What is the Wooden Spoon section we hear you ask? Each month we celebrate a piece within our collections that leaves you thinking, maybe something is just slightly off here… but what?
Each article will bring amusing stories, unwelcome additions, surprising annotations, damage to artifacts or the unsolved mysteries of our Collections and Archives. We’re wanting to highlight the unusual, the unexplained, the unfortunate occurrences and the downright ‘peculiar.’ Do you have a suggestion for a future ‘Wooden Spoon’ of the month? We’d love to hear from you at: email@example.com but remember – we’re here to celebrate the weird and wonderful, not insult it!
You may be thinking yes, you wouldn’t expect to see a scrap of papyrus in the collections of the University library, but it is historic writing material, and does appear to contain text. That’s not out of place in a library. You may be thinking ‘this isn’t that peculiar’ and ponder why it is this month’s ‘wooden spoon.’ There’s something up with this papyrus, and unless you can read Ancient Greek, you probably won’t know what.
Found in an ancient rubbish dump in Oxyrhynchus, Egypt (modern day: el-Bahnasa), this scrap of papyrus was among thousands well preserved by the desert conditions. The dumps were excavated in the late nineteenth and early twentieth centuries by papyrologists Bernard Pyne Grenfell and Arthur Surridge Hunt, and the Egyptian Exploration Fund donated 18 of these fragments to the University of Edinburgh in 1914. The texts uncovered range from lost poetic works to early biblical stories, ranging in date from the 3rd century BCE to the Muslim Conquests of Egypt in 640 CE.

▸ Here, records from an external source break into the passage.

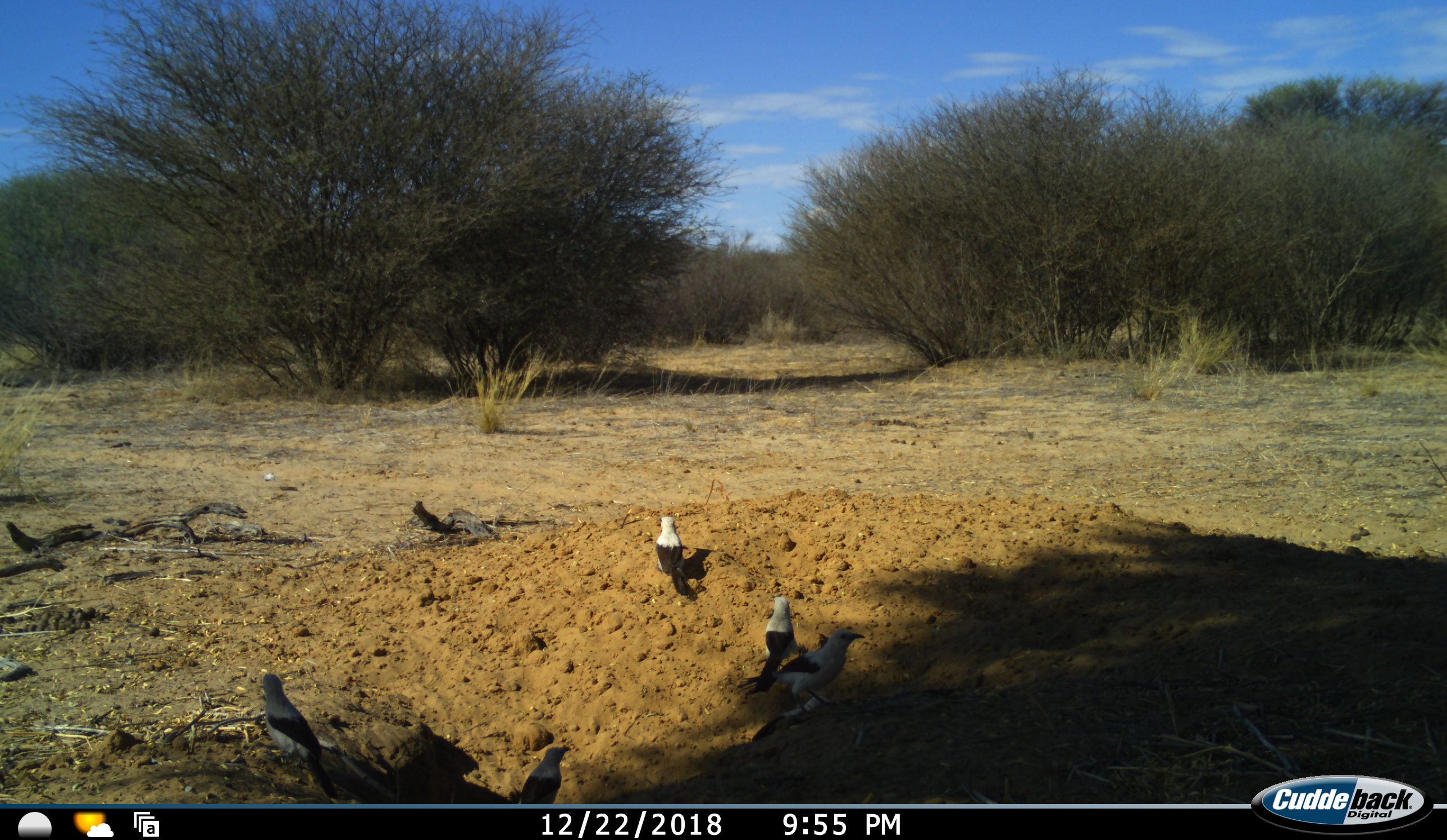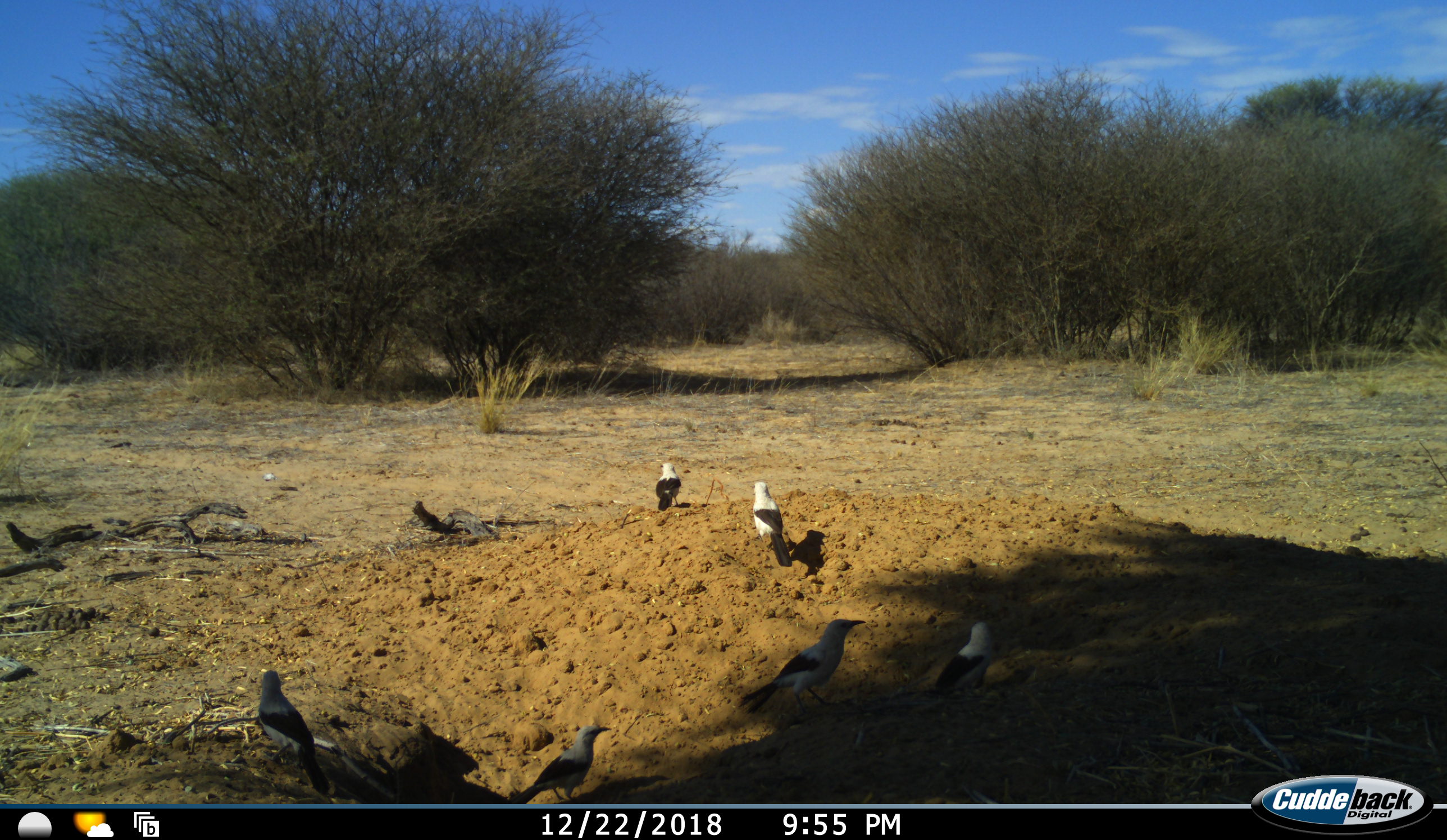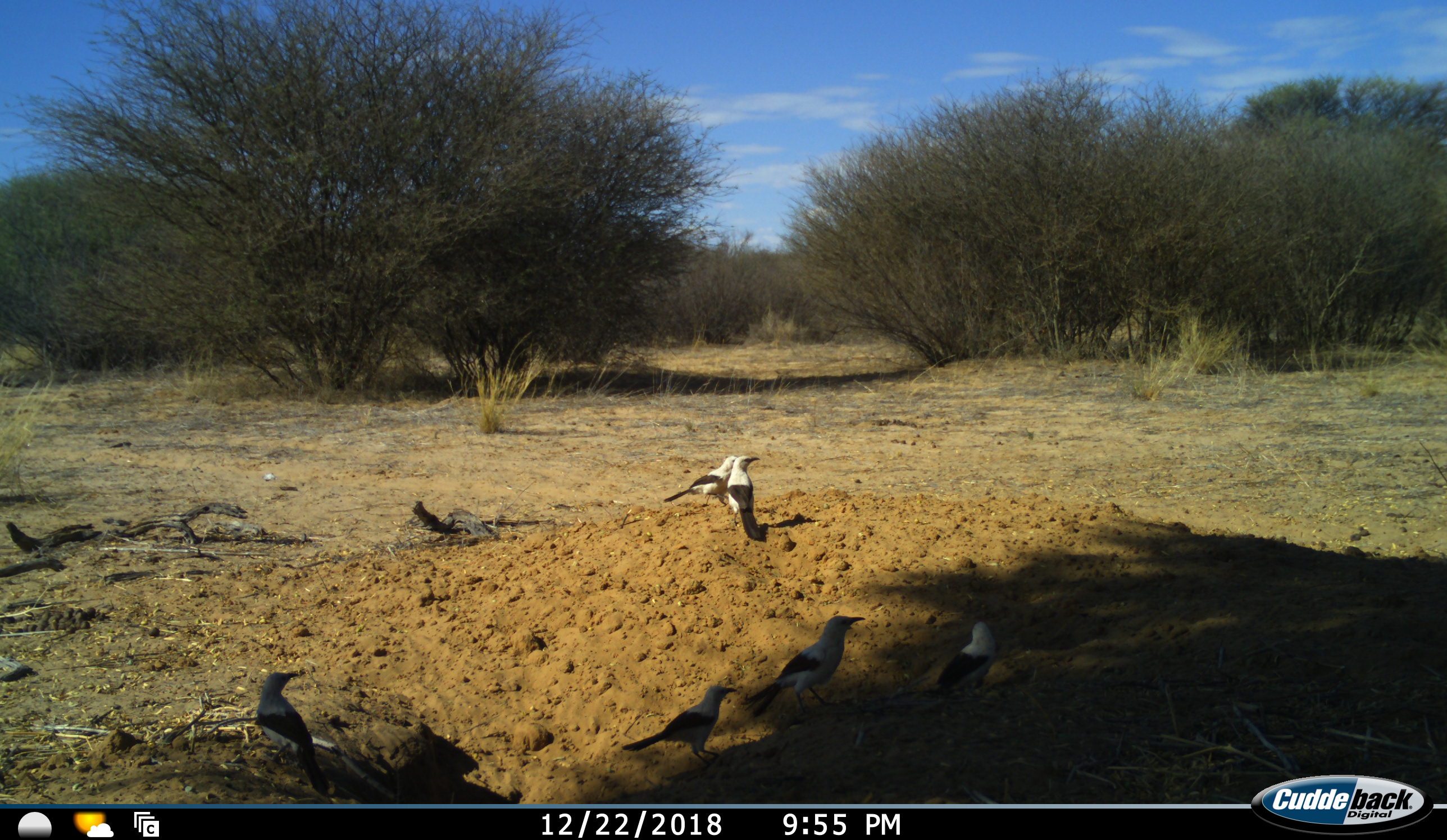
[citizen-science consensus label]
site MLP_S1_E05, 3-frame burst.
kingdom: Animalia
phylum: Chordata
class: Aves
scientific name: Aves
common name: bird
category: birdother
Birdother (bird) (Aves), count 6. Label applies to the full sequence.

Most of the papyri were written in Greek (including our ‘wooden spoon’), but other languages found include Egyptian hieroglyphics, Coptic, Latin, Arabic, Hebrew and Aramaic, testament to the multiculturalism of Egypt in antiquity. With over half a million fragments found, it is estimated that only 2% of the texts have been studied, translated, and catalogued. But what about our ‘wooden spoon’? Luckily for us, this piece of papyri is numbered 309 in the 2nd volume of Oxyrhynchus papyri (with the 86th volume released last November!).

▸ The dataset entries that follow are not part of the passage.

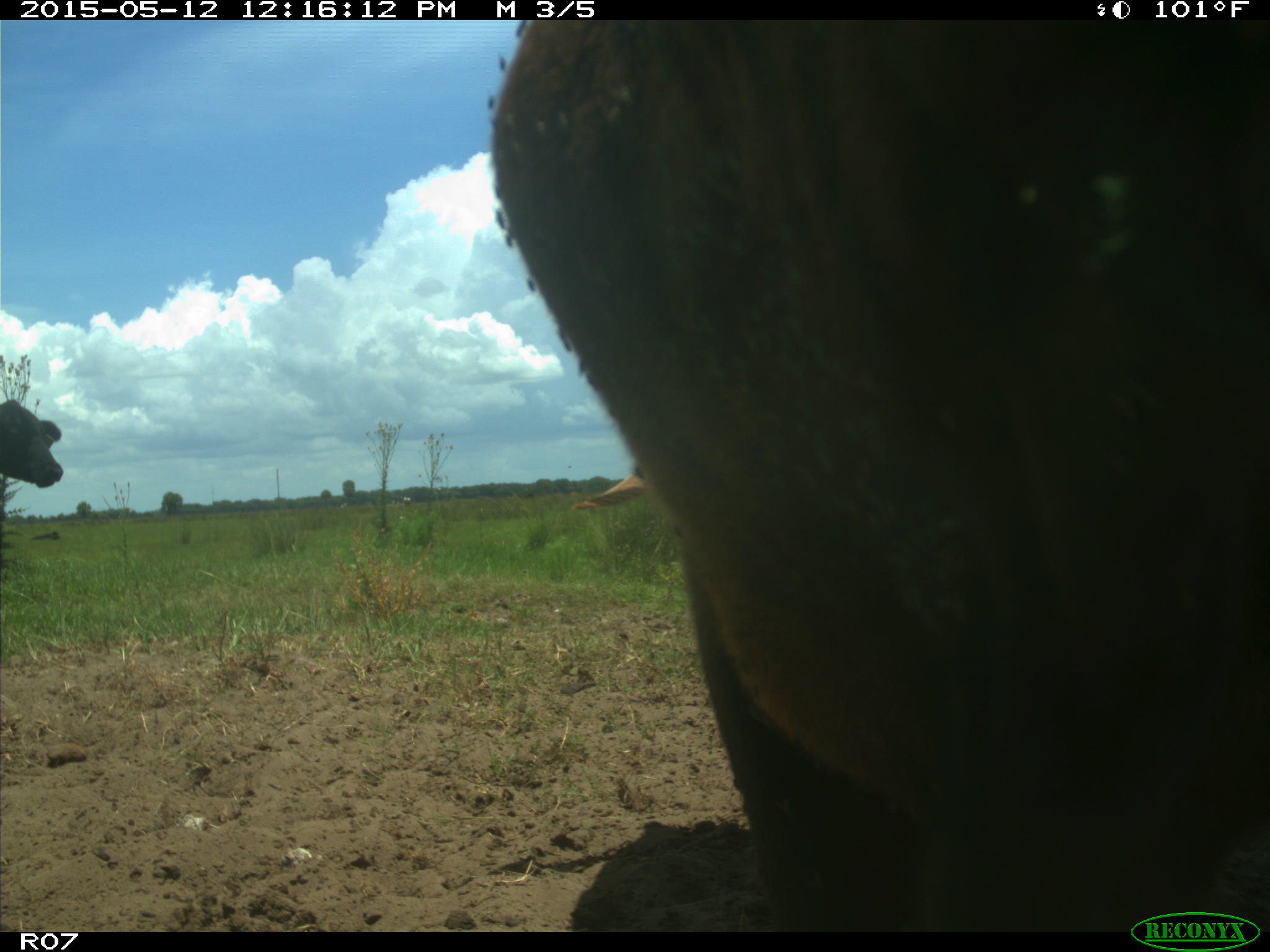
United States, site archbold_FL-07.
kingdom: Animalia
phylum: Chordata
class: Mammalia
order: Artiodactyla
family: Bovidae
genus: Bos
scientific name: Bos taurus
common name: domestic cow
Bos taurus (domestic cow).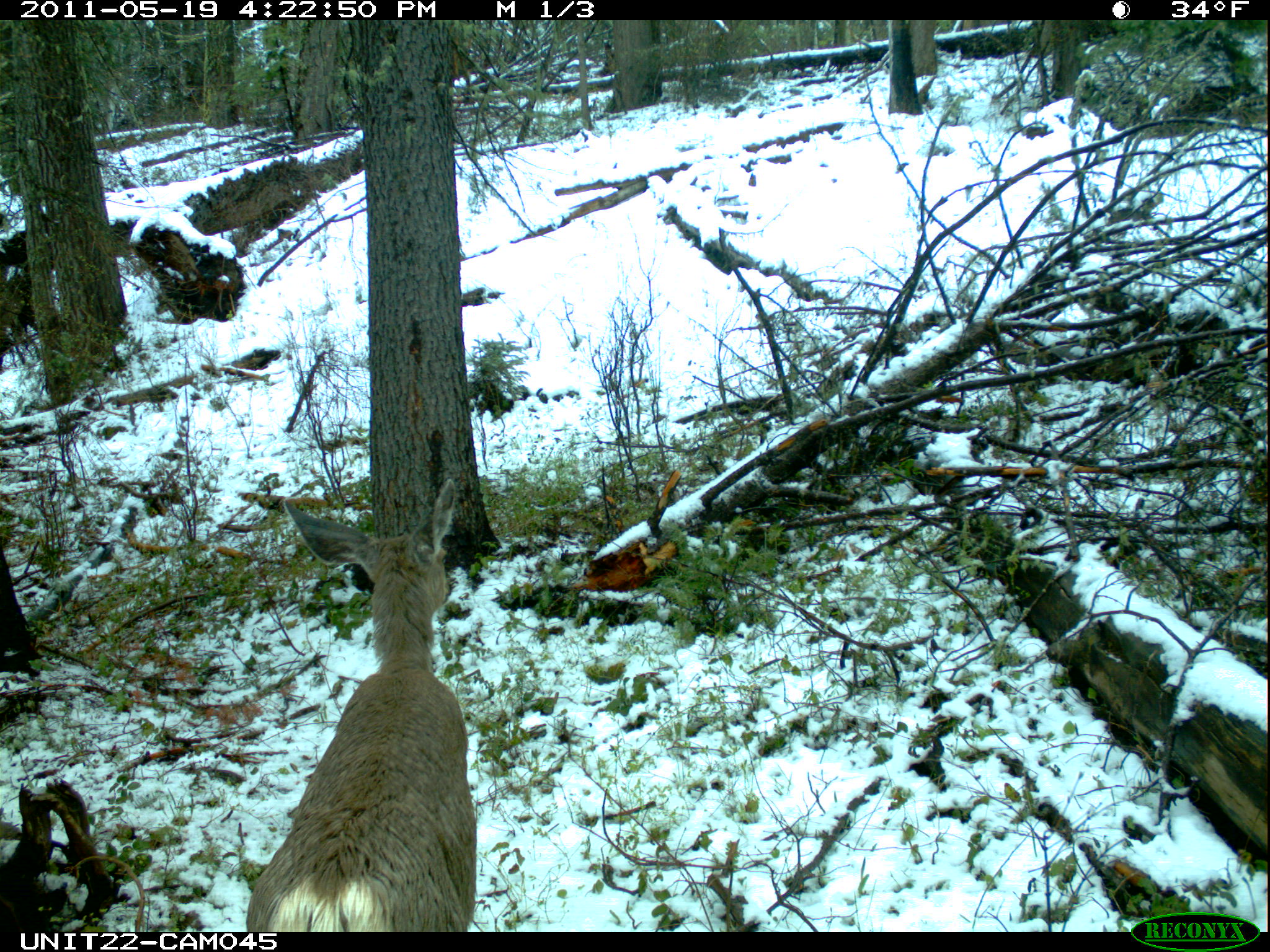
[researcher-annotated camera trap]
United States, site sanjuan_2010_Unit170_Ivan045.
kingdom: Animalia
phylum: Chordata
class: Mammalia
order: Artiodactyla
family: Cervidae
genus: Odocoileus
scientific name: Odocoileus hemionus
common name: mule deer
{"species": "Odocoileus hemionus (mule deer)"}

So, what does it say? Is it an ancient curse? A lost verse of Sappho? What makes papyrus scrap P.Oxy CCCIX the ‘wooden spoon’ of the month is its unsuspectingly modern subject: it is a two-millennia-old tax receipt.

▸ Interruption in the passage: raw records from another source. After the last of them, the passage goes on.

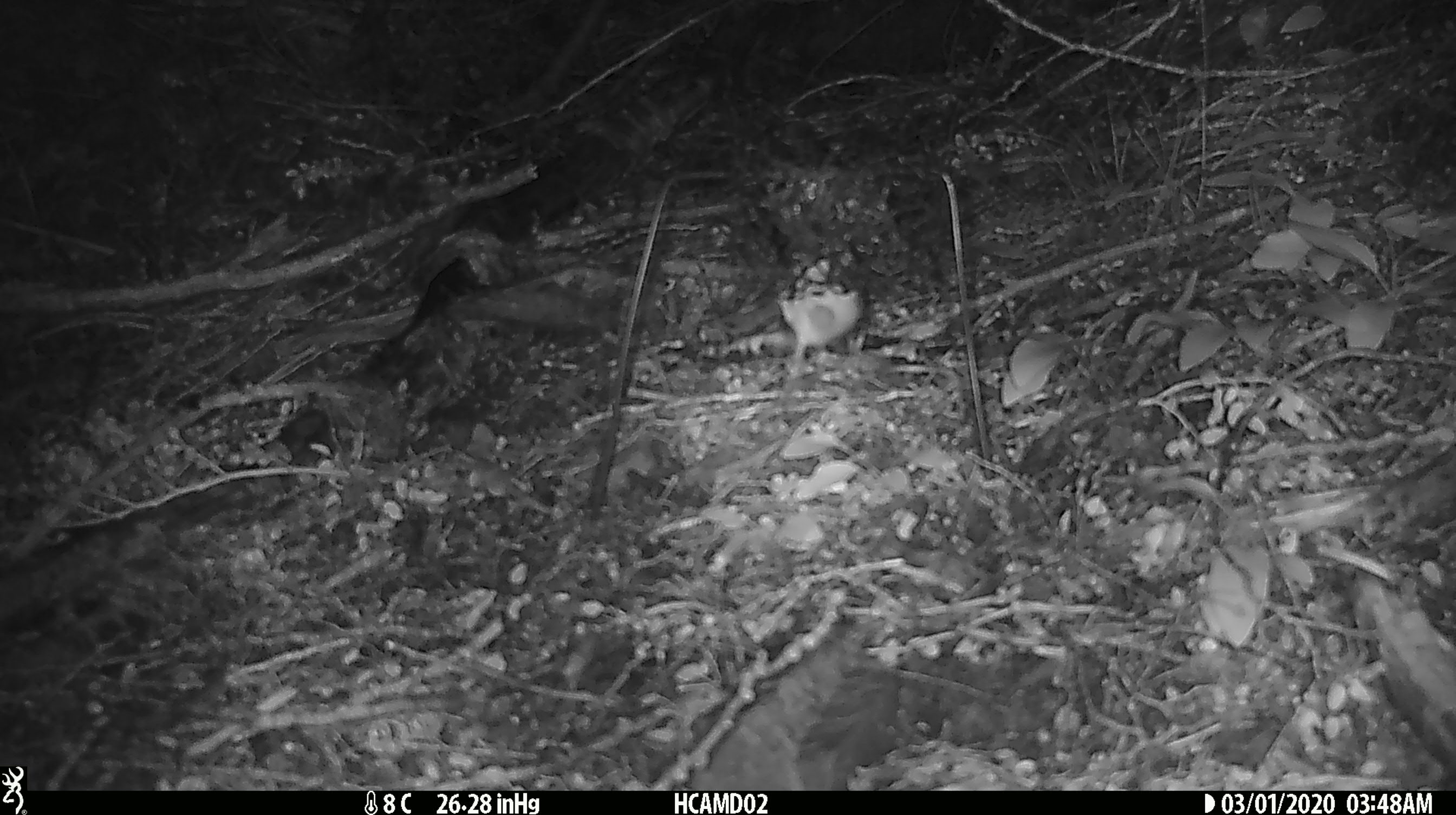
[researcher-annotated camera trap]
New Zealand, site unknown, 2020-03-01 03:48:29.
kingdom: Animalia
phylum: Chordata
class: Mammalia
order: Rodentia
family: Muridae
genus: Mus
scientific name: Mus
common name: mouse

The papyrus lists the various amounts of money, measured in drachmae and obols, a man called Thoönios paid in tax during the reign of the emperor Tiberius, giving the manuscript a precise date of 17-19 CE. While taxation had existed in Egypt for thousands of years, the start of Roman rule in 30 BCE led to complex developments in taxation. While Thoönios paid in cash, taxes could also be paid in kind, and appointed officials oversaw the implementation and collection of the deluge of small taxes an individual in Roman Egypt could owe. Perhaps their complexity was why Thoönios had to write them down.
From ancient rubbish dump to the Centre for Research Collections in the University of Edinburgh, our 2000-year-old ‘wooden spoon’ of the month reminds us that our tax self-assessment deadline has just passed, and it is eternally important to write these things down.